== Page extract

UBIFS: do not allocate too much
Bulk-read allocates 128KiB or more using kmalloc. The allocation
starts failing often when the memory gets fragmented. UBIFS still
works fine in this case, because it falls-back to standard
(non-optimized) read method, though. This patch teaches bulk-read
to allocate exactly the amount of memory it needs, instead of
allocating 128KiB every time.
This patch is also a preparation to the further fix where we'll
have a pre-allocated bulk-read buffer as well. For example, now
the @bu object is prepared in 'ubifs_bulk_read()', so we could
path either pre-allocated or allocated information to
'ubifs_do_bulk_read()' later. Or teaching 'ubifs_do_bulk_read()'
not to allocate 'bu->buf' if it is already there.
Signed-off-by: Artem Bityutskiy <Artem.Bityutskiy@nokia.com>
diff --git a/fs/ubifs/file.c b/fs/ubifs/file.c
index 8be827c..0c5c27d 100644
--- a/fs/ubifs/file.c
+++ b/fs/ubifs/file.c
@@ -691,32 +691,22 @@
/**
* ubifs_do_bulk_read - do bulk-read.
* @c: UBIFS file-system description object
- * @page1: first page
+ * @bu: bulk-read information
+ * @page1: first page to read
*
* This function returns %1 if the bulk-read is done, otherwise %0 is returned.
*/
-static int ubifs_do_bulk_read(struct ubifs_info *c, struct page *page1)
+static int ubifs_do_bulk_read(struct ubifs_info *c, struct bu_info *bu,
+ struct page *page1)
{
pgoff_t offset = page1->index, end_index;
struct address_space *mapping = page1->mapping;
struct inode *inode = mapping->host;
struct ubifs_inode *ui = ubifs_inode(inode);
- struct bu_info *bu;
int err, page_idx, page_cnt, ret = 0, n = 0;
+ int allocate = bu->buf ? 0 : 1;
loff_t isize;
- bu = kmalloc(sizeof(struct bu_info), GFP_NOFS | __GFP_NOWARN);
- if (!bu)
- return 0;
-
- bu->buf_len = c->bulk_read_buf_size;
- bu->buf = kmalloc(bu->buf_len, GFP_NOFS | __GFP_NOWARN);
- if (!bu->buf)
- goto out_free;
-
- data_key_init(c, &bu->key, inode->i_ino,
- offset << UBIFS_BLOCKS_PER_PAGE_SHIFT);
-
err = ubifs_tnc_get_bu_keys(c, bu);
if (err)
goto out_warn;
@@ -735,12 +725,25 @@
* together. If all the pages were like this, bulk-read would
* reduce performance, so we turn it off for a while.

====
== Input data

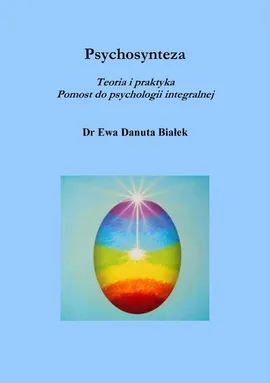Psychosynteza - Rozdział 17. Kurs edukatorski I. Opis prgramu - Ewa Danuta Białek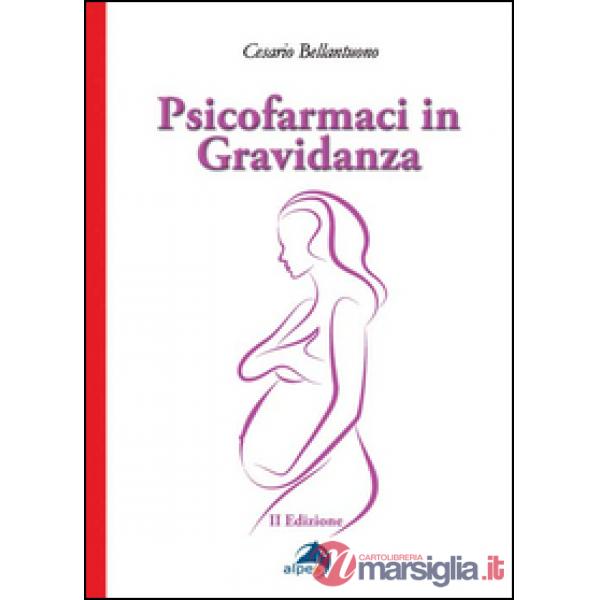 Psicofarmaci in gravidanza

====

## Required work
Please carry on with the UBIFS bulk-read patch, continuing its diff after the last line shown.

## Exercise response
*/
- ui->read_in_a_row = 0;
- ui->bulk_read = 0;
- goto out_free;
+ goto out_bu_off;
}
if (bu->cnt) {
+ if (allocate) {
+ /*
+ * Allocate bulk-read buffer depending on how many data
+ * nodes we are going to read.
+ */
+ bu->buf_len = bu->zbranch[bu->cnt - 1].offs +
+ bu->zbranch[bu->cnt - 1].len -
+ bu->zbranch[0].offs;
+ ubifs_assert(bu->buf_len > 0);
+ ubifs_assert(bu->buf_len <= c->leb_size);
+ bu->buf = kmalloc(bu->buf_len, GFP_NOFS | __GFP_NOWARN);
+ if (!bu->buf)
+ goto out_bu_off;
+ }
+
err = ubifs_tnc_bulk_read(c, bu);
if (err)
goto out_warn;
@@ -779,13 +782,17 @@
ui->last_page_read = offset + page_idx - 1;
out_free:
- kfree(bu->buf);
- kfree(bu);
+ if (allocate)
+ kfree(bu->buf);
return ret;
out_warn:
ubifs_warn("ignoring error %d and skipping bulk-read", err);
goto out_free;
+
+out_bu_off:
+ ui->read_in_a_row = ui->bulk_read = 0;
+ goto out_free;
}
/**
@@ -803,18 +810,20 @@
struct ubifs_info *c = inode->i_sb->s_fs_info;
struct ubifs_inode *ui = ubifs_inode(inode);
pgoff_t index = page->index, last_page_read = ui->last_page_read;
- int ret = 0;
+ struct bu_info *bu;
+ int err = 0;
ui->last_page_read = index;
-
if (!c->bulk_read)
return 0;
+
/*
* Bulk-read is protected by ui_mutex, but it is an optimization, so
* don't bother if we cannot lock the mutex.
*/
if (!mutex_trylock(&ui->ui_mutex))
return 0;
+
if (index != last_page_read + 1) {
/* Turn off bulk-read if we stop reading sequentially */
ui->read_in_a_row = 1;
@@ -822,6 +831,7 @@
ui->bulk_read = 0;
goto out_unlock;
}
+
if (!ui->bulk_read) {
ui->read_in_a_row += 1;
if (ui->read_in_a_row < 3)
@@ -829,10 +839,22 @@
/* Three reads in a row, so switch on bulk-read */
ui->bulk_read = 1;
}
- ret = ubifs_do_bulk_read(c, page);
+
+ bu = kmalloc(sizeof(struct bu_info), GFP_NOFS | __GFP_NOWARN);
+ if (!bu)
+ return 0;
+
+ bu->buf = NULL;
+ bu->buf_len = c->max_bu_buf_len;
+ data_key_init(c, &bu->key, inode->i_ino,
+ page->index << UBIFS_BLOCKS_PER_PAGE_SHIFT);
+
+ err = ubifs_do_bulk_read(c, bu, page);
+ kfree(bu);
+
out_unlock:
mutex_unlock(&ui->ui_mutex);
- return ret;
+ return err;
}
static int ubifs_readpage(struct file *file, struct page *page)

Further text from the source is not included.